Este jueves quienes participamos en el Comité Argentino por la Libertad de Lula y Justicia por Marielle realizaremos un acto en el que participará la ex Presidenta de Brasil, Dilma Rouseff. La actividad se realiza en el marco de la reducción de la condena a Luis Inácio Lula Da Silva que determinó este lunes el Superior Tribunal de Justicia del país vecino y que le permitiría al ex Presidente en septiembre de este año salir de la prisión en la que está recluido hace un año.

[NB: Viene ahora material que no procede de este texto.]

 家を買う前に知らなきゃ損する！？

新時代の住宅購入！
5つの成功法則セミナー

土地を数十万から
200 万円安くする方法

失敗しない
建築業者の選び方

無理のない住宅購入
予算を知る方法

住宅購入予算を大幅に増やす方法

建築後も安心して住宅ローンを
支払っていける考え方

Si bien Lula debe estar libre ya que la causa por la que está preso no tiene ningún tipo de sustento más que el de la persecución política, esta decisión del máximo órgano del Poder Judicial de Brasil pone en evidencia el comienzo del resquebrajamiento del gobierno de Bolsonaro y deja al descubierto la estrategia orquestada desde Estados Unidos en el continente para perseguir a los líderes populares.

La reducción de la condena al líder más popular de Brasil, al que se le impidió participar de las elecciones que tuvieron lugar el año pasado gracias a una persecución feroz que llevó adelante el entonces juez Sergio Moro, hoy ministro de Justicia del gobierno de Bolsonaro, muestra un retroceso de las posiciones más duras que empezarían a quedar aisladas en el proceso político brasilero.

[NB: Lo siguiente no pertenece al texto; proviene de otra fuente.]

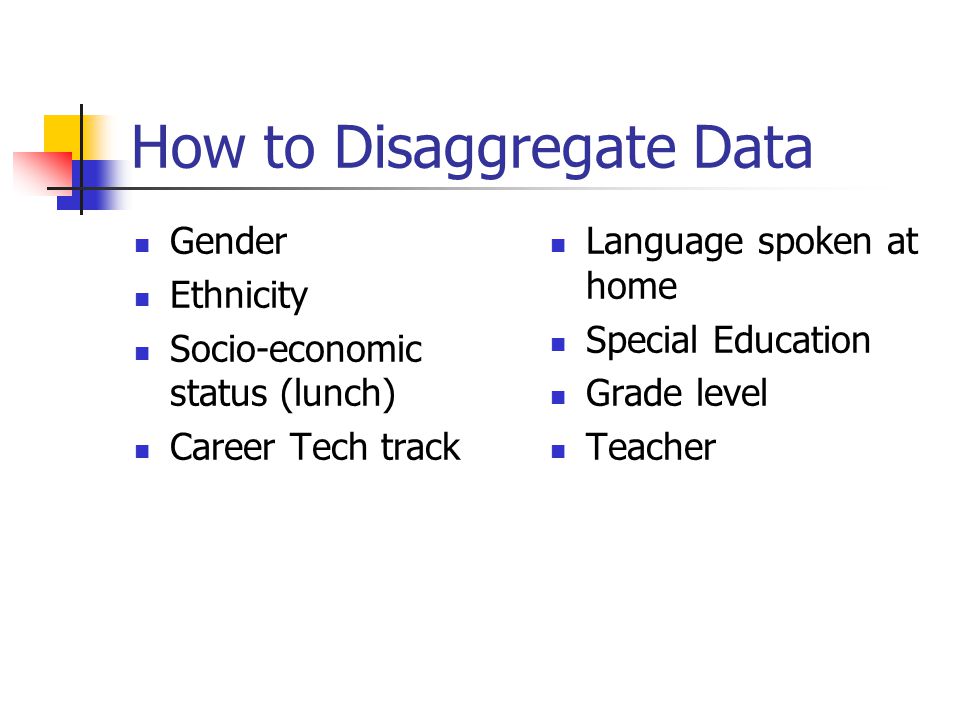 How to Disaggregate Data

- Gender
- Ethnicity
- Socio-economic status (lunch)
- Career Tech track

- Language spoken at home
- Special Education
- Grade level
- Teacher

La condena a Lula se basó exclusivamente en declaraciones de arrepentidos, sin un solo documento que sustente la denuncia. Algo que vemos que se repite en Argentina y que puso en evidencia la red de espionaje ilegal que actualmente investiga en Dolores el juez Alejo Ramos Padilla en lo que se conoce como el D´Alessio Gate. No es casual que el abogado del ex Presidente, Cristiano Zanin, dirija el Instituto Lawfare, con sede en Londres. Desde allí se denuncia la guerra jurídica lanzada contra varios líderes populares latinoamericanos a través de un Poder Judicial que actúa en forma conjunta con la prensa oligopólica y otros factores de poder incluso externos. Algo que sucede no sólo en Brasil, sino también en Ecuador, Argentina y que se intenta también en Bolivia.

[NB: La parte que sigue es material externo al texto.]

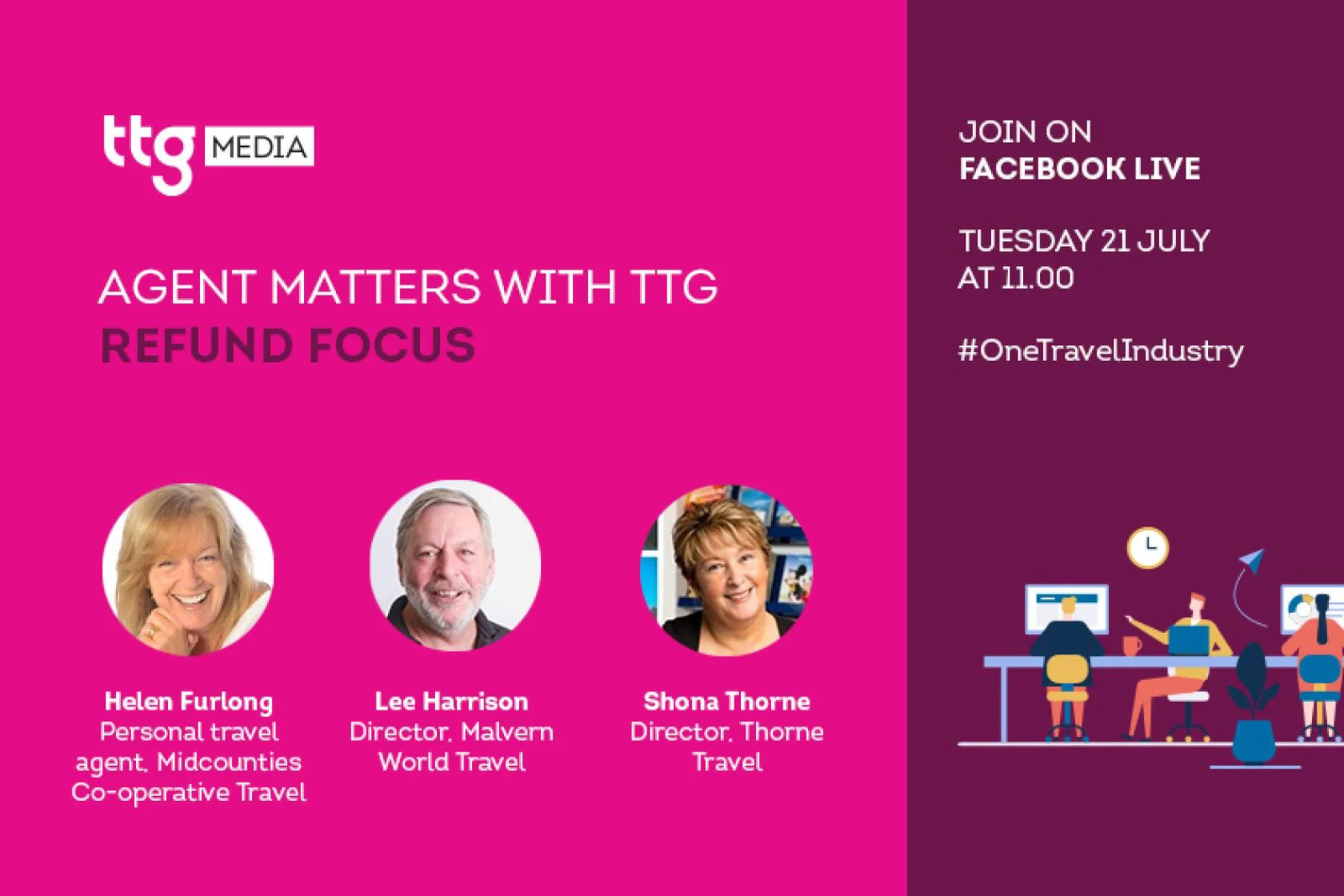 ttg MEDIA

AGENT MATTERS WITH TTG
REFUND FOCUS

Helen Furlong
Personal travel agent, Midcounties Co-operative Travel

Lee Harrison
Director, Malvern World Travel

Shona Thorne
Director, Thorne Travel

JOIN ON
FACEBOOK LIVE

TUESDAY 21 JULY
AT 11.00

#OneTravelIndustry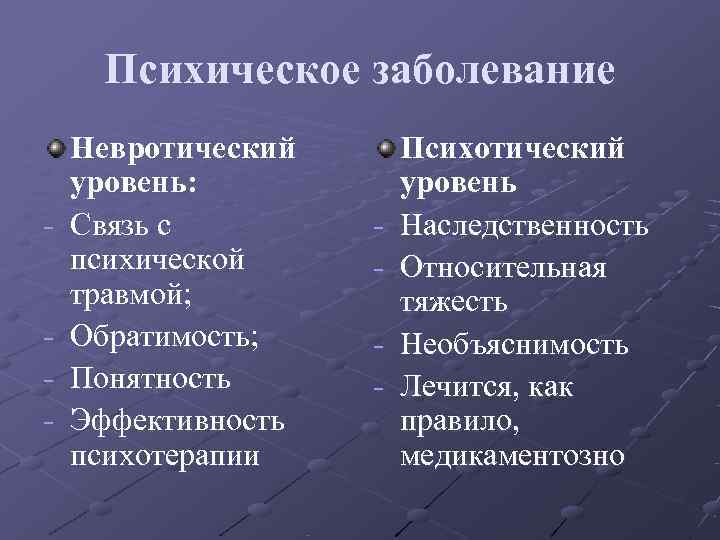 Психическое заболевание

Невротический уровень:
- Связь с психической травмой;
- Обратимость;
- Понятность
- Эффективность психотерапии

Психотический уровень
- Наследственность
- Относительная тяжесть
- Необъяснимость
- Лечится, как правило, медикаментозно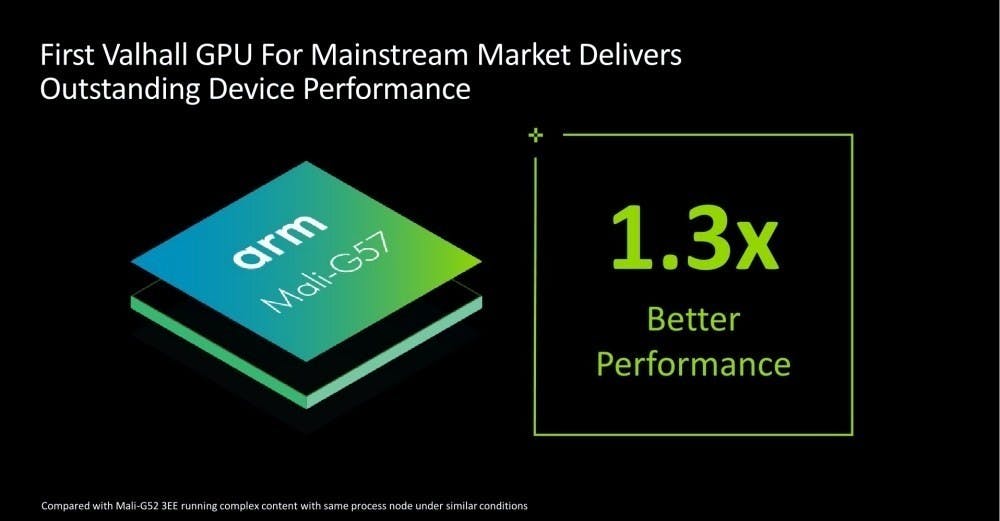 First Valhall GPU For Mainstream Market Delivers Outstanding Device Performance

arm

Mali-G57

1.3x

Better Performance

Compared with Mali-G52 3EE running complex content with same process node under similar conditions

La decisión que tomó el Superior Tribunal de Brasil, por unanimidad, es la primera que se toma en favor de Lula en ese órgano. El fallo no se puede leer aislado del contexto político del país, en el que incluso Sergio Moro se ha visto debilitado por los desaciertos en la causa del Lava Jato. Y esto no se puede leer tampoco sin tener en cuenta los intereses geopolíticos de Estados Unidos en la región. Tal como explica en una nota de opinión publicada en Página 12 el politólogo brasileño, Emir Sader, “el principal escándalo que ha afectado la imagen pública de la causa Lava Jato fue el descubrimiento de un fondo millonario a disposición de los  jueces que la investigan. El fondo sería el resultado de un acuerdo con autoridades de los Estados Unidos, según el cual Petrobras habría pagado una multa gigantesca, pero el gobierno norteamericano reservaría una parte de esa multa para el fondo, que sería administrado en Brasil por los jueces de la Lava Jato. La revelación causó un escándalo, reacciones negativas generalizadas, hasta que los jueces que dirigirían el Fondo decidieron, frente a esa repercusión, retirar la iniciativa”.

En el caso de Argentina, es momento de empezar a pensar que con un resultado favorable en Octubre, con el regreso de un gobierno nacional y popular, renacería la esperanza de recuperar a América Latina como la Patria Grande que construimos con Néstor, Chávez, Correa, Lula, Evo y Cristina. Un continente unido, que fortalece sus economías en favor de los pueblos y que con intereses comunes rechaza la injerencia de las grandes potencias imperialistas que pretenden saquear nuestros recursos en favor de unos pocos y en detrimento de los pueblos de nuestra región.

Por eso, la decisión de participar del acto que realizaremos este jueves tiene entre sus objetivos seguir fortaleciendo los liderazgos políticos que se necesitan para reconstruir la autonomía.